*Provided records:*
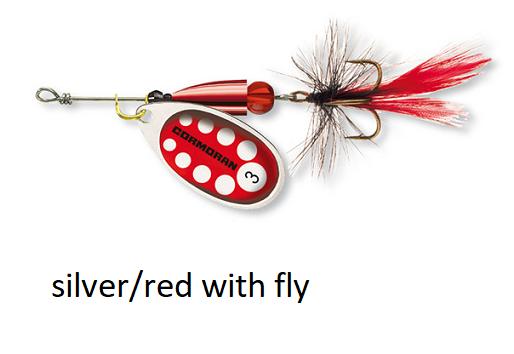 Spinner Cormoran Bullet Long Cast silver/red fly št:1-4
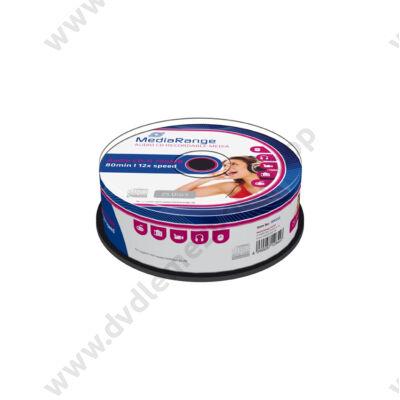 MEDIARANGE CD-R 12X AUDIO CAKE (25) MR223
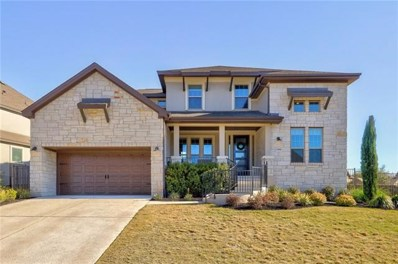 17416 Rush Pea Cir, Austin, TX 78738 - MLS##: 2832837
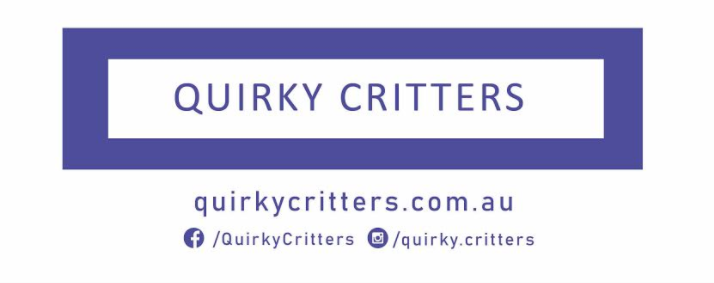 QuirkyCritters Gift Card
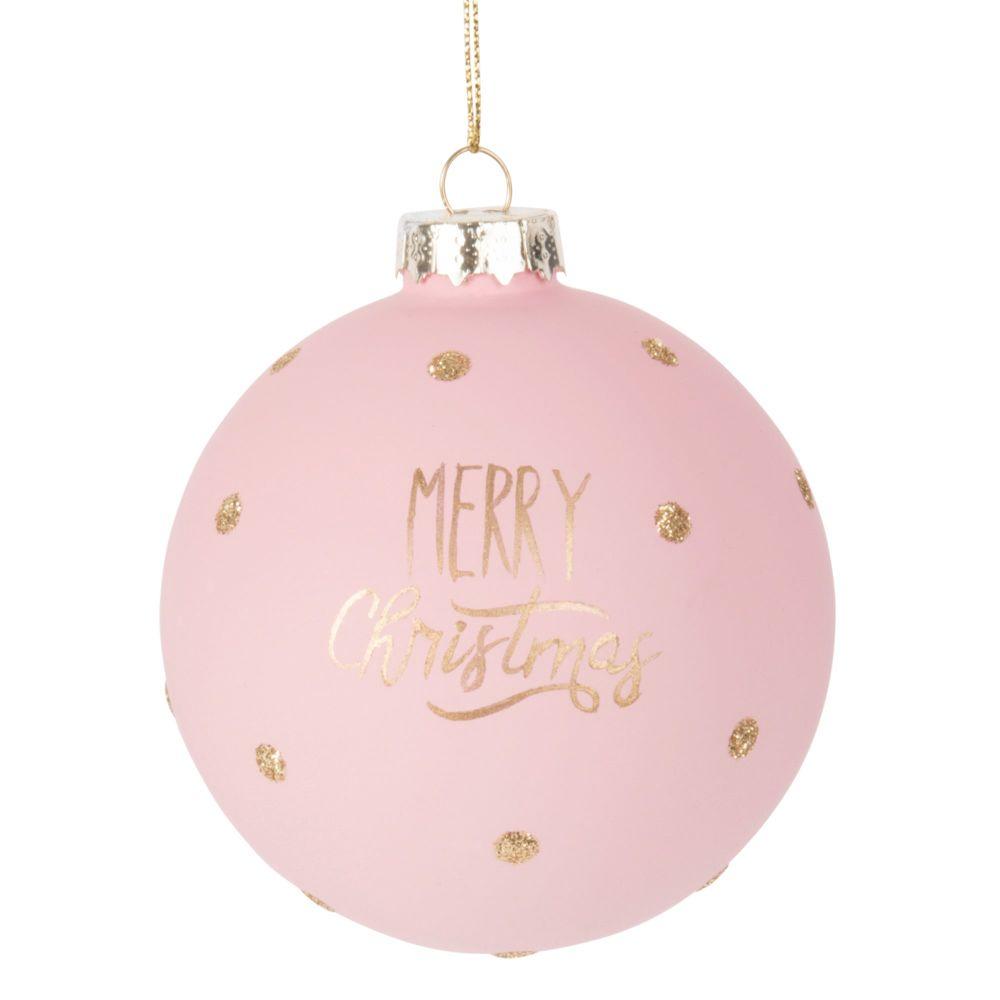 Weihnachtskugel aus Glas, rosa und goldfarben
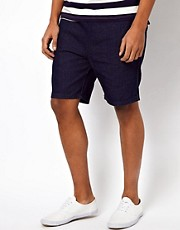 Bellfield Denim Jogger Shorts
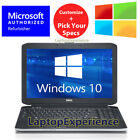 DELL LAPTOP LATiTUDE CORE 4GB 8GB 250GB 1TB HD SSD 156 DVD WINDOWS 10 WiFi PC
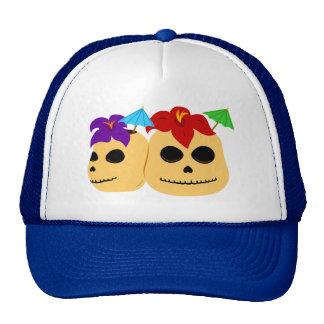 Skull Tiki Mugs Cap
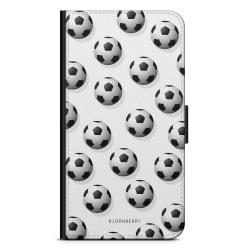 Bjornberry Fodral Samsung Galaxy S6 Edge+ - Fotbolls Mönster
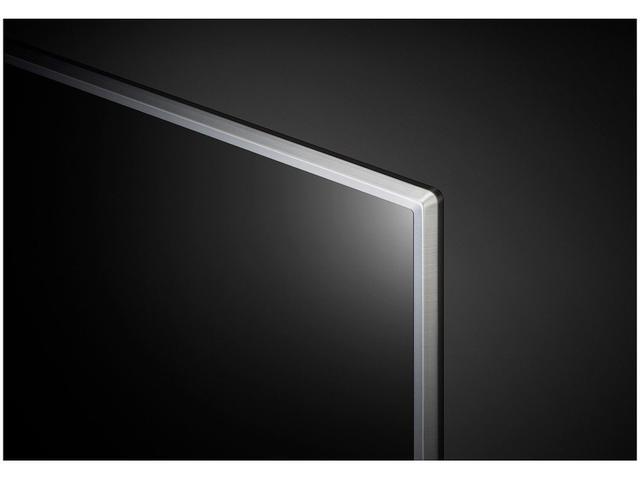 """Imagem de Smart TV 4K LED 65"""" LG 65UK6540 Wi-Fi HDR"""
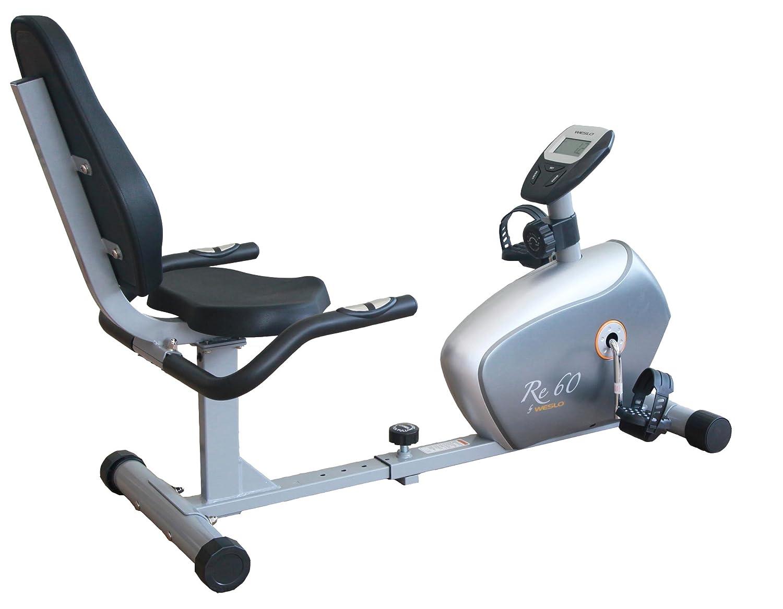 Weslo Re 60 Bicicleta estática Semi-allongé Unisex, Gris: Amazon.es: Deportes y aire libre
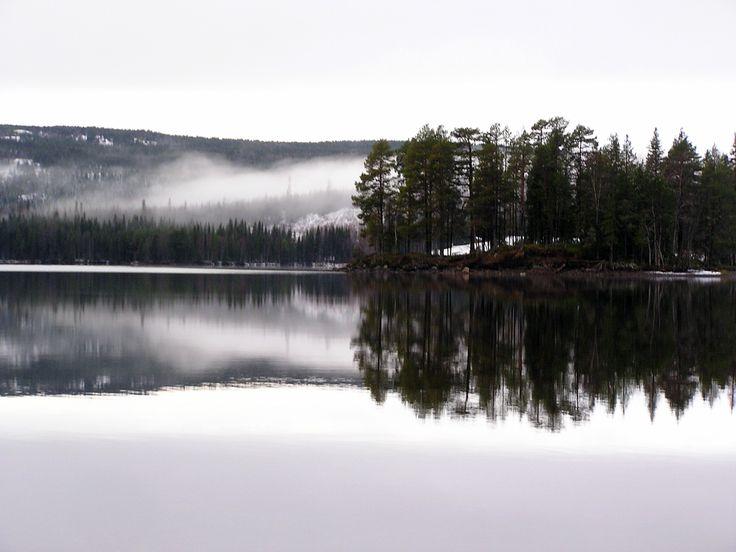 sweden landscape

*Required action:*
A verbatim copy of the material, pictures excluded, is what must be produced.

*Response area:*
 Spinner Cormoran Bullet Long Cast silver/red fly št:1-4
 MEDIARANGE CD-R 12X AUDIO CAKE (25) MR223
 17416 Rush Pea Cir, Austin, TX 78738 - MLS##: 2832837
 QuirkyCritters Gift Card
 Weihnachtskugel aus Glas, rosa und goldfarben
 Bellfield Denim Jogger Shorts
 DELL LAPTOP LATiTUDE CORE 4GB 8GB 250GB 1TB HD SSD 156 DVD WINDOWS 10 WiFi PC
 Skull Tiki Mugs Cap
 Bjornberry Fodral Samsung Galaxy S6 Edge+ - Fotbolls Mönster
 """Imagem de Smart TV 4K LED 65"""" LG 65UK6540 Wi-Fi HDR"""
 Weslo Re 60 Bicicleta estática Semi-allongé Unisex, Gris: Amazon.es: Deportes y aire libre
 sweden landscape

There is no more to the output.